▶ **ASSIGNED TASK**: For the listing below, report all lines that hold the word "Washington".

▶ **PROVIDED INFORMATION**:
BEGIN

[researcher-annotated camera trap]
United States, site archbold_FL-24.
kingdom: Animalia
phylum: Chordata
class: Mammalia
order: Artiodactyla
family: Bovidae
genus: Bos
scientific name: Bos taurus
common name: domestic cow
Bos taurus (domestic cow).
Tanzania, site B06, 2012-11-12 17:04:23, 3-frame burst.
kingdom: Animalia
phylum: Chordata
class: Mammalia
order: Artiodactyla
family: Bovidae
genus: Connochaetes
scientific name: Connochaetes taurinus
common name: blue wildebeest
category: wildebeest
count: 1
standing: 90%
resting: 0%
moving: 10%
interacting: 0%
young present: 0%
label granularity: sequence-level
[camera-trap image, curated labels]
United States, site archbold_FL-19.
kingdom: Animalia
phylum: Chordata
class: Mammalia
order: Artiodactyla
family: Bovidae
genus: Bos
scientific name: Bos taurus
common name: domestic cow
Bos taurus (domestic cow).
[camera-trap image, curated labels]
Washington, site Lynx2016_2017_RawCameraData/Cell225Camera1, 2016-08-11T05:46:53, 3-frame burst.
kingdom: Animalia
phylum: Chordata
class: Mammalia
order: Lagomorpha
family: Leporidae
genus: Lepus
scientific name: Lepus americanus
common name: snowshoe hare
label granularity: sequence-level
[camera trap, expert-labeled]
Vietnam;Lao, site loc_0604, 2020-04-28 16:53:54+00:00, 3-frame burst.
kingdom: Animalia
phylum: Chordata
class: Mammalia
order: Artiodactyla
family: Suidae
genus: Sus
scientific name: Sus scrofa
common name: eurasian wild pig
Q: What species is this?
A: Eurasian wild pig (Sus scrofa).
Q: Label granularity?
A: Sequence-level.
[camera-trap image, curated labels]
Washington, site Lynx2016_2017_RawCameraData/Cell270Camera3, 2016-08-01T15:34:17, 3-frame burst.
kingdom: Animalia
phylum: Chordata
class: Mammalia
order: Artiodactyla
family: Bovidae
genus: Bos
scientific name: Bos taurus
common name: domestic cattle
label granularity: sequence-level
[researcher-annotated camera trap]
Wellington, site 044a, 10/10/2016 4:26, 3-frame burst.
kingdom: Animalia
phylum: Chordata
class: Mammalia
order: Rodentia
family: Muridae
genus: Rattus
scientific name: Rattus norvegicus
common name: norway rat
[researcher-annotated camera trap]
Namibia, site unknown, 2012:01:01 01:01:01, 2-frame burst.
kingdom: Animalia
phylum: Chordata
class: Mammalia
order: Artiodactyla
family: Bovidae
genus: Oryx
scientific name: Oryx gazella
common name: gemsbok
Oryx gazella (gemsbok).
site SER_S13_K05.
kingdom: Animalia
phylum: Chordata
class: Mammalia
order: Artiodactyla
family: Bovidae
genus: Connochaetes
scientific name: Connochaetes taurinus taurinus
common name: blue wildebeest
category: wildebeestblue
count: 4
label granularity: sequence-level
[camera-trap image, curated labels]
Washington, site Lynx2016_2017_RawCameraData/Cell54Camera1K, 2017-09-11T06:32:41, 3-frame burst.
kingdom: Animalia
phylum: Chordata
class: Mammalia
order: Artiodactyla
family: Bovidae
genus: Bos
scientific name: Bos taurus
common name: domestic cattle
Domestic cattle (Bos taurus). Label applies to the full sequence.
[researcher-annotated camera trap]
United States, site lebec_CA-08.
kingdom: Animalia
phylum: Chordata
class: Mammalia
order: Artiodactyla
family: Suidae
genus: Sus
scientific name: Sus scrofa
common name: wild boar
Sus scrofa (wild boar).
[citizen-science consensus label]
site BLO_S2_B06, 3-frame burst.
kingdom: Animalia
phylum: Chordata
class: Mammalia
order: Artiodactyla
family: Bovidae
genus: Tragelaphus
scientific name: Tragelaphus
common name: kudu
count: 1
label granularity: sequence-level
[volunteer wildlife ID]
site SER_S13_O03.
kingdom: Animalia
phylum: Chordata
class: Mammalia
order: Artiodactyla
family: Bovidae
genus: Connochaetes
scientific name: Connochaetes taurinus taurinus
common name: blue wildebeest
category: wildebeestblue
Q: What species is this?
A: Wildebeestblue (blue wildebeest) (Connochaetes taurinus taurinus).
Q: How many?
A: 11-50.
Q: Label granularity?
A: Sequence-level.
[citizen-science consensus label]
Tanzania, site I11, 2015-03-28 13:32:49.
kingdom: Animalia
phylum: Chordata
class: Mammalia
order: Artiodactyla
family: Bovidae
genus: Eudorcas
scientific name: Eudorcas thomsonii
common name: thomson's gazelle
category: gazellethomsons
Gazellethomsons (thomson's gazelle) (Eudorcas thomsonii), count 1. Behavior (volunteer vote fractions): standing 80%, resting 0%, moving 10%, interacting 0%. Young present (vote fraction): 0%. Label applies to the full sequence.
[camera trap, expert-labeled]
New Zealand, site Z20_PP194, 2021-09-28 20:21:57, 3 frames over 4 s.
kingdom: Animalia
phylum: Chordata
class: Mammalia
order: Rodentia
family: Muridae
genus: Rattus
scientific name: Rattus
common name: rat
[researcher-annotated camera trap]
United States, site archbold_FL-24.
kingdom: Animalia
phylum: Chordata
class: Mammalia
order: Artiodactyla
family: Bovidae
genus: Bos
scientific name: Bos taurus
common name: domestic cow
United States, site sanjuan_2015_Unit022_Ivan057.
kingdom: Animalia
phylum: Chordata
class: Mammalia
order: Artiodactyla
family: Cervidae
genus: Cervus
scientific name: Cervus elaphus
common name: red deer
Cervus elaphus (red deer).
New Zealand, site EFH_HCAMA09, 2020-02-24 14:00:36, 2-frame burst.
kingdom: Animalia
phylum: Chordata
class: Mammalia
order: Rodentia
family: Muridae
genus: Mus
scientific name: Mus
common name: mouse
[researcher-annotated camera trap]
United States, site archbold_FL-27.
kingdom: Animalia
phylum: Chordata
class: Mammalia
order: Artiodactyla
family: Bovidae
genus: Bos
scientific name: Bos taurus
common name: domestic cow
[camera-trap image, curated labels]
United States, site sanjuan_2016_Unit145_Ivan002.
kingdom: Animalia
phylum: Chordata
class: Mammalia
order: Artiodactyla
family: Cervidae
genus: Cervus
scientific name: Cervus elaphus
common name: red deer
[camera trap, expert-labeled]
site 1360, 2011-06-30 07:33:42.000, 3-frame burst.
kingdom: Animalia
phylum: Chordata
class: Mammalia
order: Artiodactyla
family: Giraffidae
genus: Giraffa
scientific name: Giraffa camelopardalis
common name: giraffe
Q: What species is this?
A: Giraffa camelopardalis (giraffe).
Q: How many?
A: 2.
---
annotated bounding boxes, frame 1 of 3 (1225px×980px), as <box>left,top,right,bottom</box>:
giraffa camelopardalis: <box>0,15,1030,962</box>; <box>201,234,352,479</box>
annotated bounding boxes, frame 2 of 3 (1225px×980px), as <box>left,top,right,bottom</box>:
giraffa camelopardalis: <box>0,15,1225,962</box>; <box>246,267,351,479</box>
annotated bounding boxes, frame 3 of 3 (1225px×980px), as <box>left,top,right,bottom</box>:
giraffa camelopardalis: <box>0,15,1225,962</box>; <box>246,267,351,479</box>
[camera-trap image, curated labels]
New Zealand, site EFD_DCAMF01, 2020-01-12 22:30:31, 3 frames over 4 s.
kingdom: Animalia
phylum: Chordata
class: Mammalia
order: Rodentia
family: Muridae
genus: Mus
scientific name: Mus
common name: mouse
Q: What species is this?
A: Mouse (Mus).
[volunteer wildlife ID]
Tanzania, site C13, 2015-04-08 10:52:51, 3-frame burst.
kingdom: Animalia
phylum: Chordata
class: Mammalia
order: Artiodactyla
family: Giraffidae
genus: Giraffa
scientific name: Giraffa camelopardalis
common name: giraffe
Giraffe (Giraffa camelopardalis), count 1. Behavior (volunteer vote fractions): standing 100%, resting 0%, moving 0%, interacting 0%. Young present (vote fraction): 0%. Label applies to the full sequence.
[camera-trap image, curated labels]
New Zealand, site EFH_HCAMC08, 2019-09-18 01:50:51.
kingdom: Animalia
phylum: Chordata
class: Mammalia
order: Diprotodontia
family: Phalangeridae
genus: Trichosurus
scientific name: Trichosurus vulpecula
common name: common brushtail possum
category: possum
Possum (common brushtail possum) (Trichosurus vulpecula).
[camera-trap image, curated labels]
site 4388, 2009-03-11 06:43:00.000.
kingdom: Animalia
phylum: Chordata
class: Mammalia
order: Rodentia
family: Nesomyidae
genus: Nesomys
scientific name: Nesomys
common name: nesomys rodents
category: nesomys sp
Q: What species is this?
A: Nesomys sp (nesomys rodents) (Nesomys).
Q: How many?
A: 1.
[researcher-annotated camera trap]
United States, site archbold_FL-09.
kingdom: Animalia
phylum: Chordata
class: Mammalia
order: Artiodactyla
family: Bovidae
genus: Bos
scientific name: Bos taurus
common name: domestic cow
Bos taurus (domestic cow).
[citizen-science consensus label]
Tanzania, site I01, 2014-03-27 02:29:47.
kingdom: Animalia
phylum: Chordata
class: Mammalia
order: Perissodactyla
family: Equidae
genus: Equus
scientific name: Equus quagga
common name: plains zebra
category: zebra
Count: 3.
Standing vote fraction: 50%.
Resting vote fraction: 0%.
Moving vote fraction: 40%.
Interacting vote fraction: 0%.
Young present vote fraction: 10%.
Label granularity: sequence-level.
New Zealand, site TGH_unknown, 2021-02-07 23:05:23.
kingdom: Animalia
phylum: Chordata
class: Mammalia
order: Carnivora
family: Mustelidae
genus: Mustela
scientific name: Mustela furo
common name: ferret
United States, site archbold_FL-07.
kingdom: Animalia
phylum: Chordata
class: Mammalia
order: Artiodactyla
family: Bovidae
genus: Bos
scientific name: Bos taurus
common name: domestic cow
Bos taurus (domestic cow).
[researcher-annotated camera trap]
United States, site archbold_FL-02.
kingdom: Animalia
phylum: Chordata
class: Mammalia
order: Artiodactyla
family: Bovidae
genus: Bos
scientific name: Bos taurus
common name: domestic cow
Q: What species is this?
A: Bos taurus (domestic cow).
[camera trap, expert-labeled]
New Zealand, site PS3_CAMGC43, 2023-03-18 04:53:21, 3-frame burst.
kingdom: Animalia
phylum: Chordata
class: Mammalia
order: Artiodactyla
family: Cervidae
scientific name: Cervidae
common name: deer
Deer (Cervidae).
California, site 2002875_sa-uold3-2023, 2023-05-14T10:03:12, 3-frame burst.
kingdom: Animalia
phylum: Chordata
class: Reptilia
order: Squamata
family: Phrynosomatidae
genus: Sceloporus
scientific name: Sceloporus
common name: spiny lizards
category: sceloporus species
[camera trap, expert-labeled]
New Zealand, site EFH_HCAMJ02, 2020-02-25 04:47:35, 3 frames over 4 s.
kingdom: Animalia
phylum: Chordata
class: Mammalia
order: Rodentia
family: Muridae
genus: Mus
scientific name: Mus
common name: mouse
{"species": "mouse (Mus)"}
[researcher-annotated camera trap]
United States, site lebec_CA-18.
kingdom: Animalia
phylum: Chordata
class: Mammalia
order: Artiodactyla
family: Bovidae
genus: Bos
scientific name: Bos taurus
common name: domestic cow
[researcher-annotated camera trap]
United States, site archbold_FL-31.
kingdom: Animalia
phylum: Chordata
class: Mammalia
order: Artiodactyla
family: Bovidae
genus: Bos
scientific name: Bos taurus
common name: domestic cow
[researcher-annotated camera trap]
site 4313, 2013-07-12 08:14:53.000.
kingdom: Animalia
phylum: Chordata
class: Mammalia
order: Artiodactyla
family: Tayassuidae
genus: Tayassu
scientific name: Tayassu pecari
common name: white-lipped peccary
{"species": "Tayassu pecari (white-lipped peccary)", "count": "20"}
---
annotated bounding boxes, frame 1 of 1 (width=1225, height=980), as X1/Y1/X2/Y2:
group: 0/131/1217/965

END

▶ **RESULT BELOW**:
Washington, site Lynx2016_2017_RawCameraData/Cell225Camera1, 2016-08-11T05:46:53, 3-frame burst.
Washington, site Lynx2016_2017_RawCameraData/Cell270Camera3, 2016-08-01T15:34:17, 3-frame burst.
Washington, site Lynx2016_2017_RawCameraData/Cell54Camera1K, 2017-09-11T06:32:41, 3-frame burst.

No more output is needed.